Excerpt provided:
* * *
Payton Pritchard didn’t have to come off the bench in Victoria, although he obviously does that very well in the National Basketball Association. The reigning NBA Sixth Man Award winner was the headlining starter here and did not disappoint.
Pritchard didn’t just light up CARSA Gymnasium. He set it on fire, throwing down a blazing 68 points, in the Ball Don’t Stop Pro-Am game played before a capacity crowd on the University of Victoria campus on Thursday night.
The performance set the record for the most points scored in the annual summer fixture, breaking the old mark of 61 points Pritchard set in 2023, when the Ball Don’t Stop Pro-Am was played in the Simon Fraser University gym.
The Ball Don’t Stop games, featuring NBA players and local collegiate players, began in 2016 and have previously been held on the Lower Mainland and in Toronto. They don’t feature a whole lot of defence and are known for their flashy and swashbuckling offensive outbursts. Pritchard, who is from Oregon and received a rousing ovation from the Island crowd, supplied plenty of that with gasp-inspiring dekes and gym-rattling dunks. He was presented with a boxing championship-like belt that goes to the game MVP, which he hoisted above his head post-game.
There were also more than enough rings to go around as the 2024 NBA champion Pritchard led The Grind team, which included Shadynn Smid and Ethan Boag from the U Sports national champion University of Victoria Vikes.
It concluded an eventful summer for Claremont Secondary Spartans grad Boag and Cowichan Secondary Thunderbirds grad Smid, who had just returned from representing Canada in the FIBA 3x3 Youth Nations League championship in Punta Arenas, Chile, the regional qualifier for the FIBA 3x3 Under-23 World Cup next month in Xiong An, China.
* * *
Information provided:
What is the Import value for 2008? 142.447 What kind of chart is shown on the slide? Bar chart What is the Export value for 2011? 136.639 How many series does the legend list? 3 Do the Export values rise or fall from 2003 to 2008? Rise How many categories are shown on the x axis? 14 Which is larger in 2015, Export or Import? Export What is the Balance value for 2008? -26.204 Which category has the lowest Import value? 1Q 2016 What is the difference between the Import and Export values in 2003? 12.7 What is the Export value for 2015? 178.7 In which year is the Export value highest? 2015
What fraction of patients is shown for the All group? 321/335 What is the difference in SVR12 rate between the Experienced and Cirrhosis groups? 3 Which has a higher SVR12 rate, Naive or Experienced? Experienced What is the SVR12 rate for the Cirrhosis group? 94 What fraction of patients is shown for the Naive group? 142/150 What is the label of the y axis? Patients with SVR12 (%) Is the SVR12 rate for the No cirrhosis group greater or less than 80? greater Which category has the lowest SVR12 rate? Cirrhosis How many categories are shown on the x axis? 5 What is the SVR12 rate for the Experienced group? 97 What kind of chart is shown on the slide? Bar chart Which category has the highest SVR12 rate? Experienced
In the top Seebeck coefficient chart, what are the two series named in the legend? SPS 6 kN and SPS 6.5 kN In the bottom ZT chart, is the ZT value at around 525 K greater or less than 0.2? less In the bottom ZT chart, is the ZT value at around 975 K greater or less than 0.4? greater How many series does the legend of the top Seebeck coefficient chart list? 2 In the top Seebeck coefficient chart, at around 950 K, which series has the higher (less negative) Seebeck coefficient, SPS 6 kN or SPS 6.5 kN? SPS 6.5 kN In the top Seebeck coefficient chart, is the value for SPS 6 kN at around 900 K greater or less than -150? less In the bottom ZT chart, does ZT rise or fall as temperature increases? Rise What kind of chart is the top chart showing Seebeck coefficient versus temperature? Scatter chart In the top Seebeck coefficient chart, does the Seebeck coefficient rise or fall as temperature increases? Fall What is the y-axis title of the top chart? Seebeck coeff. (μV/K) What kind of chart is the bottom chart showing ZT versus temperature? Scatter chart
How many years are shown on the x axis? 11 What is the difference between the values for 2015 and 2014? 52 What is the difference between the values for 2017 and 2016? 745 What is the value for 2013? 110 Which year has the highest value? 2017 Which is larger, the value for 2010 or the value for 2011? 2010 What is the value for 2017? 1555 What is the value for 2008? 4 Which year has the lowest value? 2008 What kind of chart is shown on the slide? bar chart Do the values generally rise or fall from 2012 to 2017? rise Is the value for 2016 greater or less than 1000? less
* * *
Problem set:
**a)** Answer these about the Pritchard Pro-Am article:
(i) How many points did Pritchard score in the game?
(ii) Where was the 2023 Ball Don’t Stop Pro-Am played?
(iii) In what year did the Ball Don’t Stop games begin?
**b)** From the Pritchard Pro-Am article, return the passage that begins at the words "Pritchard didn’t just" and ends after "on Thursday night.".
**c)** Extend the Pritchard Pro-Am article, picking up after its final sentence.
The listing isn't needed for anything here.

Exercise answers:
**a)**
(i) 68 points
(ii) In the Simon Fraser University gym
(iii) 2016

**b)**
Pritchard didn’t just light up CARSA Gymnasium. He set it on fire, throwing down a blazing 68 points, in the Ball Don’t Stop Pro-Am game played before a capacity crowd on the University of Victoria campus on Thursday night.

**c)**
Also playing on The Grind squad were David Finch from the Camosun College Chargers and Zach Stone from SFU.
NBA players Jaylen Wells of the Memphis Grizzlies, named to the NBA all-rookie first-team this season, and Atlanta Hawks centre Mouhamed Gueye co-captained the PNW Sports Group team that included Renoldo Robinson and Oak Bay Secondary Bays grad Griffin Arnatt of the UVic Vikes. Robinson and Arnatt, along with UVic teammates Smid and Boag, represented Canada in June at the 2025 Americas’ university 3x3 championship in Brasilia, Brazil.
They placed fourth after reaching the semifinals and playing in the bronze-medal game of the 13-team championship.
Meanwhile, the players, led by head clinician Pritchard, conducted a Ball Don’t Stop youth basketball clinic over the weekend at UVic.
NBA players who have appeared in previous Ball Don’t Stop games include Canadian guard Shaedon Sharpe of the Portland Trail Blazers, Canadian Chris Boucher, Isiah Thomas, who was fifth in NBA MVP voting when with the Boston Celtics in 2016-17, Scottie Barnes of the Toronto Raptors, Bones Hyland, Jamal Crawford and former Golden State and 76ers guard De’Anthony Melton.